Ze'ev Raban, Israeli, born Poland, 1890–1970
Come to Palestine
Poster for the Society for the Promotion of Travel in the Holy Land, 1929
99 x 63.5 cm
© The Doron Family, Jerusalem
Accession number: B02.0801
Upon his arrival in Jerusalem in 1912, Ze'ev Raban was invited to join the faculty of The Bezalel School of Arts and Crafts by its founder, Boris Schatz. There he worked as director of the repousse workshop and as teacher of anatomy and decorative arts. He also served as principal designer for the applied art studios, where carpets, metalwork, ceramics, and woodwork were made for the commercial market.

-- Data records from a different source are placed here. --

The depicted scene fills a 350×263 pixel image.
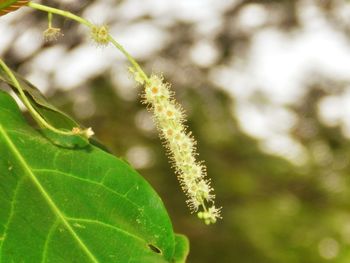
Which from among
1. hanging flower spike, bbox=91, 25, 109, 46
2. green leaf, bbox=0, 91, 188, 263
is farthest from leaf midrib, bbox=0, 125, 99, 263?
hanging flower spike, bbox=91, 25, 109, 46

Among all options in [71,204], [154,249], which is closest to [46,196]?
[71,204]

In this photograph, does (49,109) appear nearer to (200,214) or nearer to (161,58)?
(200,214)

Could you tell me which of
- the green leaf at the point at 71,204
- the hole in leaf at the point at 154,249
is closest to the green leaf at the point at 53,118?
the green leaf at the point at 71,204

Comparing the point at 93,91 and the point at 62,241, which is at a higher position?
the point at 93,91

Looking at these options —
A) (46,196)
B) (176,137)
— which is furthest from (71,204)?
(176,137)

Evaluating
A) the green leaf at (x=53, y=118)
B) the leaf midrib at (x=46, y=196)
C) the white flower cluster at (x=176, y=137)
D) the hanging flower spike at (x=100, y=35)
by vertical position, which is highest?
the hanging flower spike at (x=100, y=35)

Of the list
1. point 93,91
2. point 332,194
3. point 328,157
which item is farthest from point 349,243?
point 93,91

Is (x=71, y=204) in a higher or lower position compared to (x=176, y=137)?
lower

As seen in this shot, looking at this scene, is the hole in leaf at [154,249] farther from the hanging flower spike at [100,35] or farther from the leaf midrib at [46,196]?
the hanging flower spike at [100,35]

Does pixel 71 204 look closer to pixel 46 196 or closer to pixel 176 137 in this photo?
pixel 46 196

Raban was much influenced by the Art Nouveau and Symbolism he had seen in Munich, Brussels, and Paris, where he studied sculpture and decorative arts. These influences played a significant part in Raban's personal style, which in turned helped define what came to be known as the Bezalel style.

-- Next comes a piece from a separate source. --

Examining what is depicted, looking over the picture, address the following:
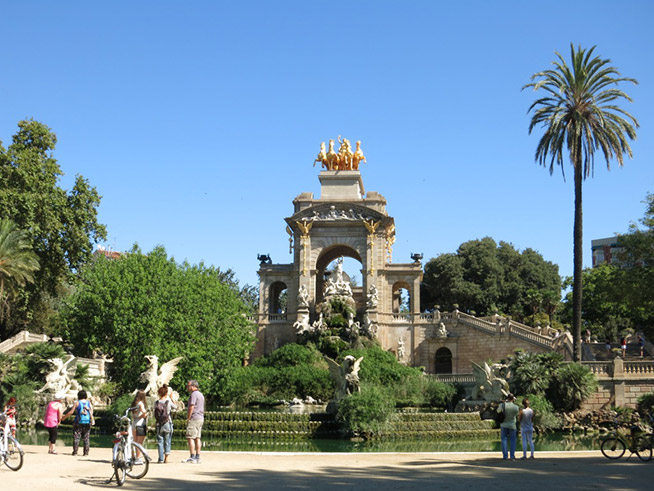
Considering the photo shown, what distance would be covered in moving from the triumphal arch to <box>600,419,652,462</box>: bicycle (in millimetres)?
33706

This poster, which features an Orientalist scene of a shepherd and his beloved in a bountiful landscape within an architectural frame of an arabesque horseshoe arch, was aimed at attracting tourists to the Land of Israel. It was designed to speak to a Christian audience as much as to Jews of the Diaspora, as can be seen in Raban's choice to set the timeless idyll on the shores of the Sea of Galilee. In the distance, framed by the blooming almond tree and date palm heavy with fruit, is the snowy peak of Mount Hermon. The verse from the Song of Songs (2:11-12) set in the stones of the frame strengthens the connection to the land of the Bible. All these elements symbolize renewal and the coming of spring, emblematic of the burgeoning Zionist society.
The symbolic language of this poster - the idyllic and timeless landscape untouched by modern society, the Oriental (Arab) dress and architecture, the Biblical verse and setting - was part of the ideology and aesthetic of the early Zionist movement, which aimed to strengthen the physical connection of the Jewish people to the Land of Israel.